From left to right, Holston High School students Dalton Campbell, Brian Cordell, Jackson Williams and Austin Hollick use fresh flowers to create a floral arrangement. Horticultural students are enrolled in a floral design course this semester that teaches the artistic side of horticulture.
Madeline Statzer and Lane Blevins, both horticulture students at Holston High School, create pyramid-shaped flower arrangements, a key assignment for the school’s flower design class. Statzer said she had more respect for florists after taking the course. “It (the floral design) is taking longer than you might think. “
Horticultural instructor Lawrence Cox (right) offers some suggestions to student Brian Cordell about a flower arrangement he created in class. The Holston High School student is enrolled in this semester’s floral design course at the school.
Carolyn R. Wilson | For Washington County News
DAMASCUS, Virginia – It was 8:10 am when the first morning bell rang at Holston High School last Friday.
Instead of opening books and notebooks, students in a horticulture class used scissors and fresh flower stems to try their hand at creating flower arrangements.
Welcome to this semester’s Floral Design course, where 17 students – male and female – learn to create works of art with flowers.

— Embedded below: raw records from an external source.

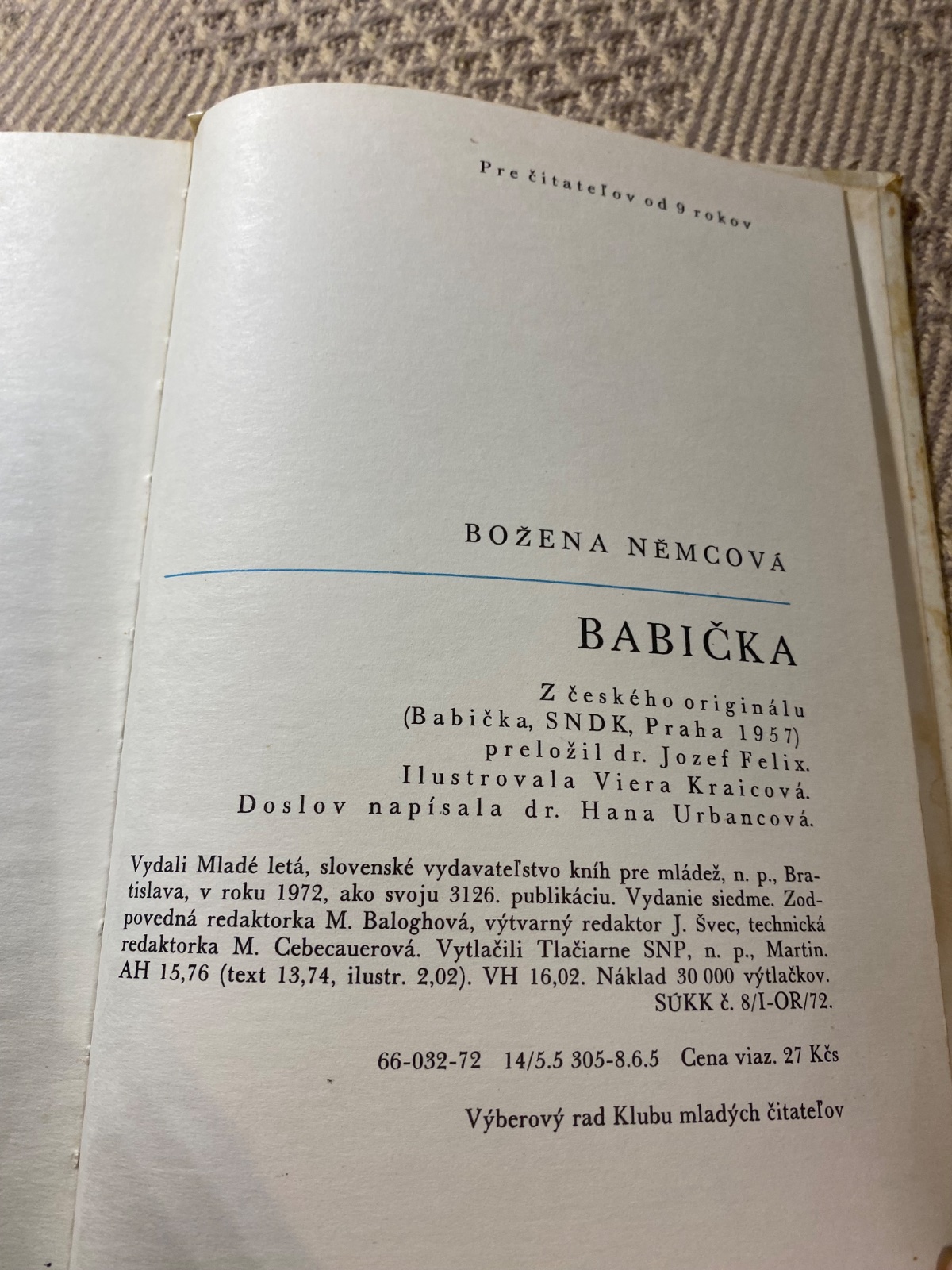 Pre čitateľov od 9 rokov

BOŽENA NĚMCOVÁ

BABIČKA

Z českého originálu
(Babička, SNDK, Praha 1957)
preložil dr. Jozef Felix.
Ilustrovala Viera Kraicová.
Doslov napísala dr. Hana Urbancová.

Vydali Mladé letá, slovenské vydavateľstvo kníh pre mládež, n. p., Bratislava, v roku 1972, ako svoju 3126. publikáciu. Vydanie siedme. Zodpovedná redaktorka M. Baloghová, výtvarný redaktor J. Švec, technická redaktorka M. Cebecauerová. Vytlačili Tlačiarne SNP, n. p., Martin. AH 15,76 (text 13,74, ilustr. 2,02). VH 16,02. Náklad 30 000 výtlačkov. SÚKK č. 8/I-OR/72.

66-032-72 14/5.5 305-8.6.5 Cena viaz. 27 Kčs

Výberový rad Klubu mladých čitateľov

Sprigs of carnations, mums, liatris, larkspur and baby’s breath flowers were scattered on a worktable in the school greenhouse, where the design process began for each student.
Students honed their design skills this semester by creating corsages, buttonholes, coffee mugs, and other small flower arrangements. The final project last week was to create a single-mound triangular-shaped floral pattern, said Lawrence Cox, a horticulture teacher at the school.
“The course emphasizes the artistic aspect of horticulture,” said the instructor. “We are studying largely the same principles a first year art student would study: the rhythm, symmetry, and repetition of the flowers used in an arrangement. We’re even reviewing the color wheel, ”he said.
The teacher’s first advice to his students is to relax at the start of a floral design. “Sometimes they overthink the process and stress where each flower needs to go,” Cox said.